Python scalability: A convenient truth
Despite Python's popularity throughout the data-engineering and data science workflow, the principles behind its performance and scaling behavior are less understood. Travis Oliphant explains best practices and modern tools to scale Python to larger-than-memory and distributed workloads without sacrificing its ease of use or being forced to adopt heavyweight frameworks.
Talk Title | Python scalability: A convenient truth |
Speakers | Travis Oliphant (Continuum Analytics) |
Conference | Strata + Hadoop World |
Conf Tag | Big Data Expo |
Location | San Jose, California |
Date | March 29-31, 2016 |
URL | Talk Page |
Slides | Talk Slides |
Video | |
Python is the fastest-growing data science language and is used in production at many of the Fortune 500 companies for everything from software engineering to data engineering to rapid analytics.

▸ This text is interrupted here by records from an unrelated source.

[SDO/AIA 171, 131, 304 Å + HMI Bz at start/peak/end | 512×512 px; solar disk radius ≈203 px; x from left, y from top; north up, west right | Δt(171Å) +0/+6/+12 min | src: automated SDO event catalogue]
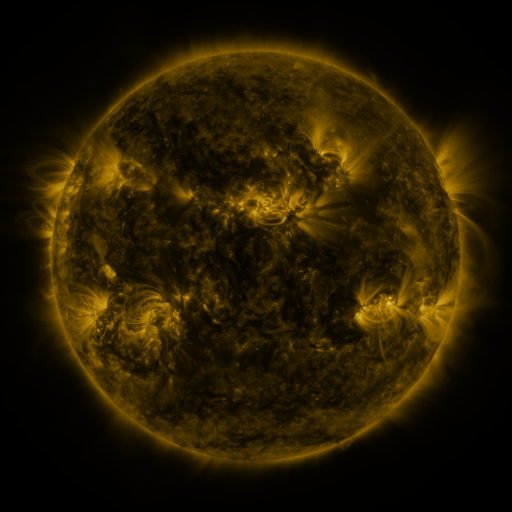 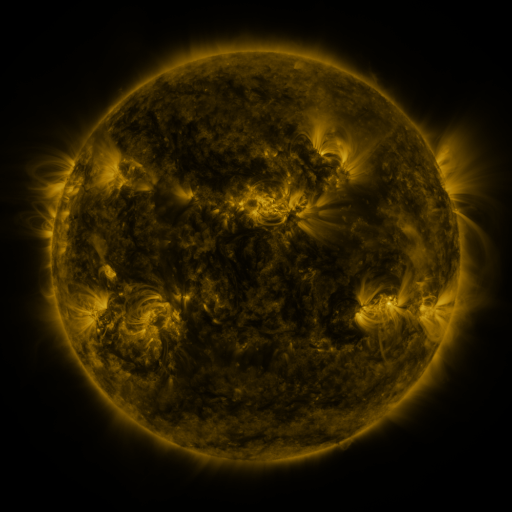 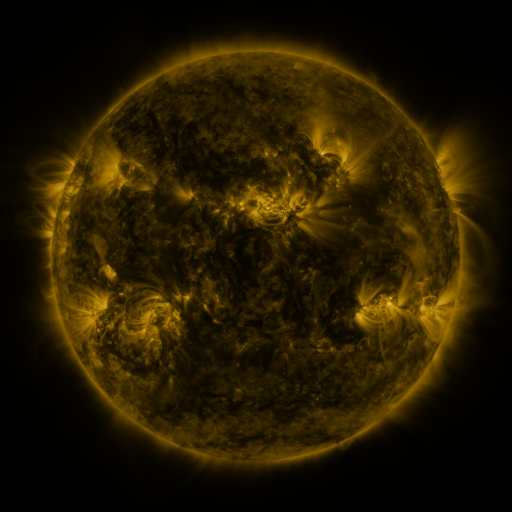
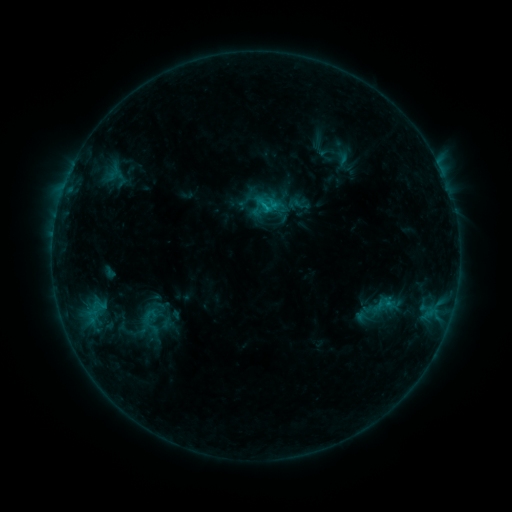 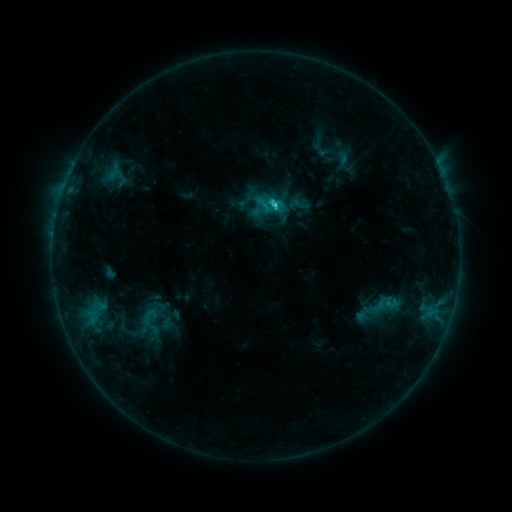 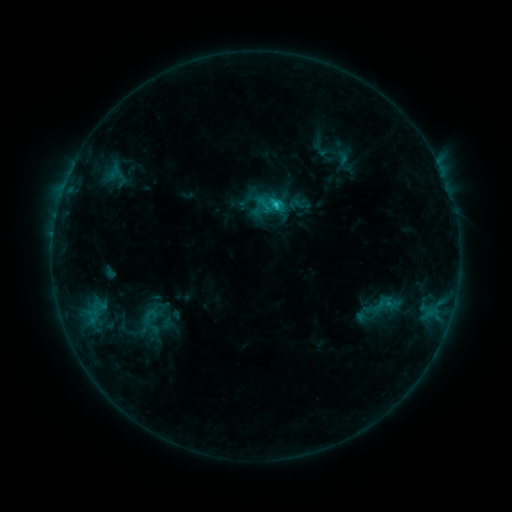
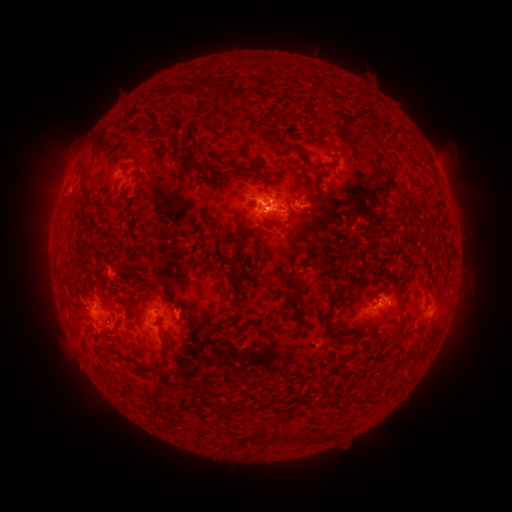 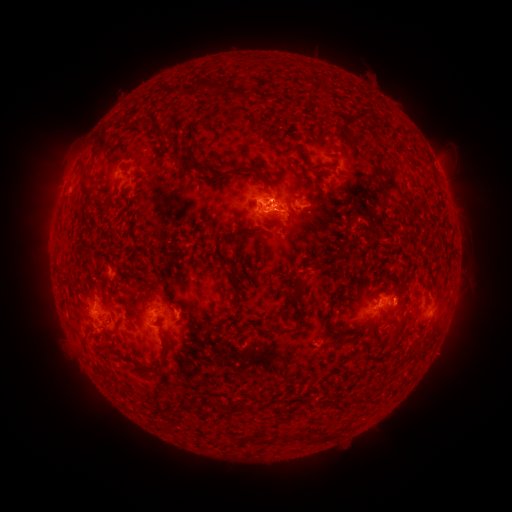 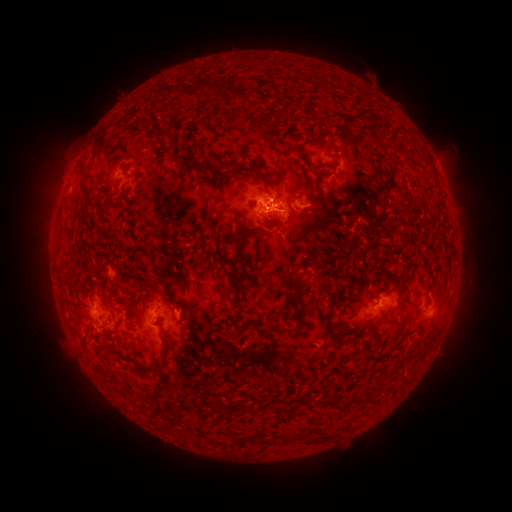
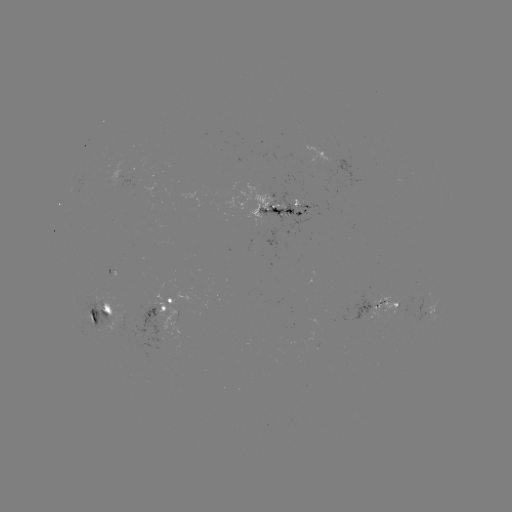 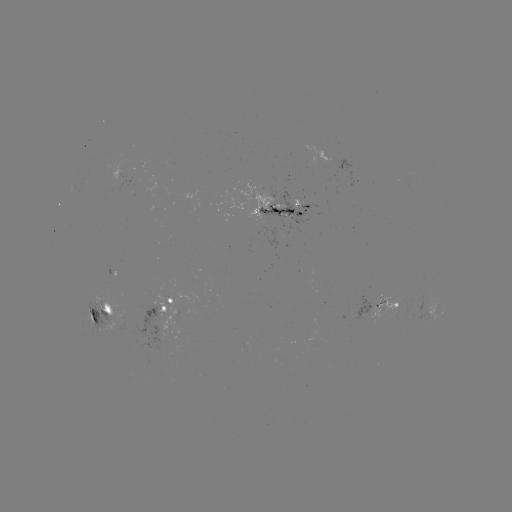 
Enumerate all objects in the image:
C2.0 flare: (273, 206)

Despite its easy-to-learn nature and its simple syntax, Python packs surprising amounts of power and performance right out of the box. For instance, many of the newest innovations in the big data ecosystem, such as columnar storage, dataflow programming, and stream processing, can all be expressed in a relatively straightforward manner using Python. Unfortunately, it is also very easy to implement Python in ways that impede its ability to scale. For instance, many Hadoop practitioners fail to consider the implications of serialization overhead when interfacing with tools like R and Python. Others may simply be unaware of the facilities in Python to manage multicore and larger-than-memory workloads and assume that they have to move to complex distributed computing the instant they hit a memory barrier. Travis Oliphant covers the basic concepts that lie at the heart of Python’s scalability and power and defuses myths about its performance limits. Travis looks at a few of the common antipatterns that tend to crop up as people integrate Python with Hadoop and Spark and take it into production-deployment environments. Travis will demonstrate examples of real-world code and scenarios where orders-of-magnitude performance improvement can be achieved by using better data-management techniques and artfully applying modern Python libraries for performance.